T-bet controls intestinal chronic inflammation via regulation of IL-10 production by CD4 T cells (MUC8P.806)

Abstract The dynamics of pro- and anti-inflammatory cytokine secretion by CD4 T cells is critical for the maintenance of intestinal homeostasis. Disruption of this equilibrium can result in chronic inflammation in the intestine, causing inflammatory bowel disease (IBD). Among the various subsets of CD4 T cells, the Th1 and Th17 subsets are increased in IBD patients and are proposed to be pathogenic. Therefore, understanding the mechanisms by which these cells are regulated is important to expand current treatments of IBD. Using the CD4 T cell dependent adoptive transfer model of colitis, we have investigated the Th1-associated transcription factor, T-bet, in the context of intestinal inflammation. Loss of T-bet results in Th17 skewed immune responses; however, despite wild-type Th17 CD4 T cells being colitogenic, transfer of T-bet deficient naïve CD4 T cells fails to induce colitis in a lymphopenic recipient.
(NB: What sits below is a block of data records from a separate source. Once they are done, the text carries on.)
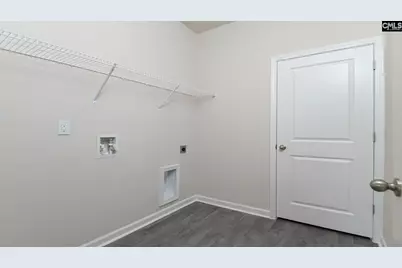 607 Edgetree Drive, Hopkins, SC 29061 - Photo 18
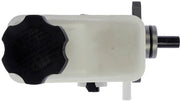 Brake Master Cylinder Dorman-First Stop M630569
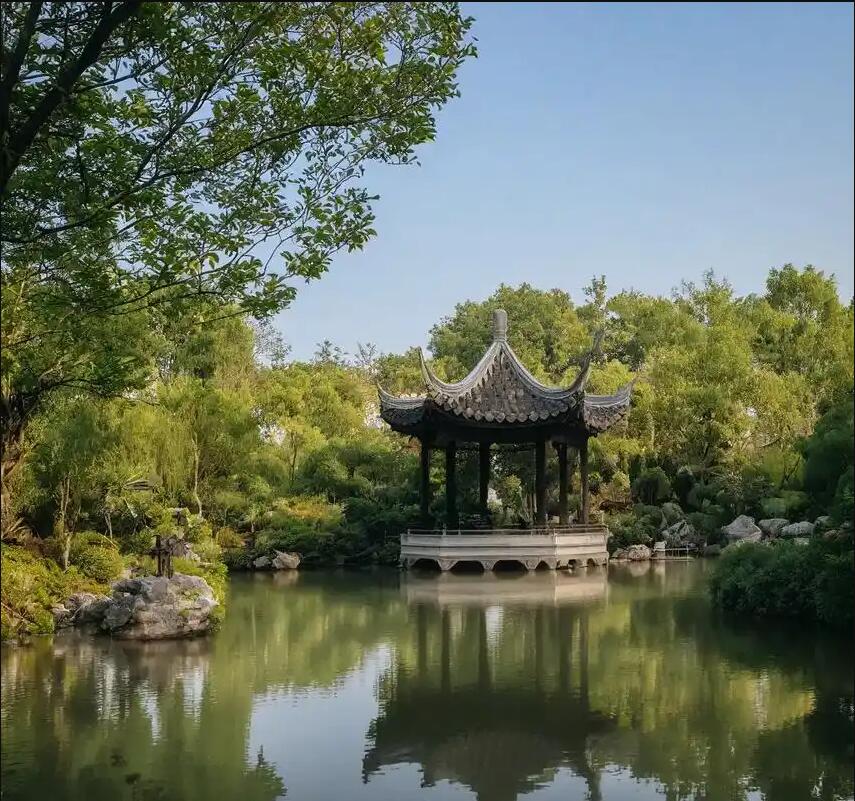 枣庄千兰餐饮有限公司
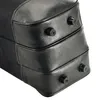 Relaxdays Angeltasche, Rutentasche, 150 cm, für 3 Ruten, 5 Produktbild-Vorschau 8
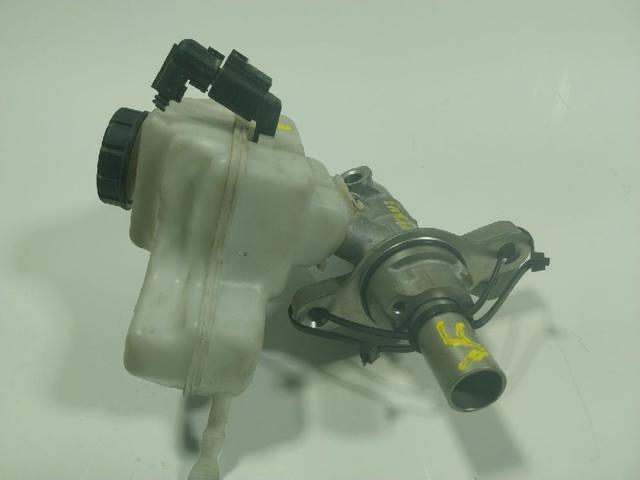 3Q1614019D VAG Cilindro principal de freno  comprar en Oviedo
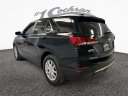 Thumbnail image of 2022 Chevrolet Equinox at #1 Cochran Chevrolet Boardman
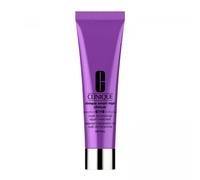 Clinique Anti-Blemish Solutions Smart Night Crème de nuit Clinical MD pour le renouvellement de la peau 30 ml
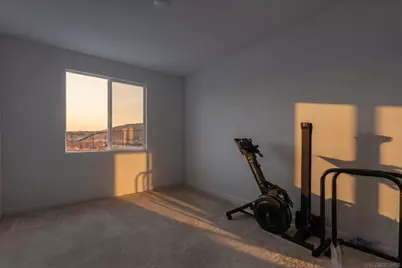  845 Hana Ave #2, Chula Vista, CA 91911 - Photo 10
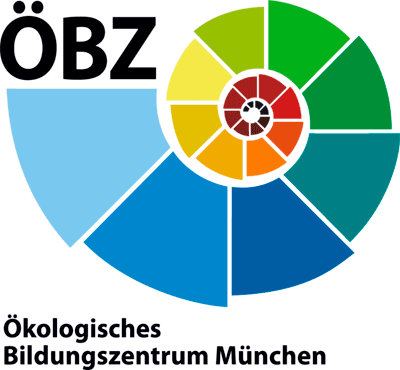 Logo Oebz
Surprisingly, we show that IL-10 production is significantly increased in CD4 T cells in the absence of T-bet. Furthermore, deficiency of both T-bet and IL-10 negates the protective effects of T-bet deficiency alone, as recipients of T-bet-/-IL-10-/- CD4 T cells develop colitis with similar weight loss and histological damage to recipients of wild-type CD4 T cells. Therefore, our data suggests that T-bet plays crucial role in the maintenance of intestinal homeostasis by regulating the intricate balance of effector and regulatory cytokines, in particular IL-10 levels.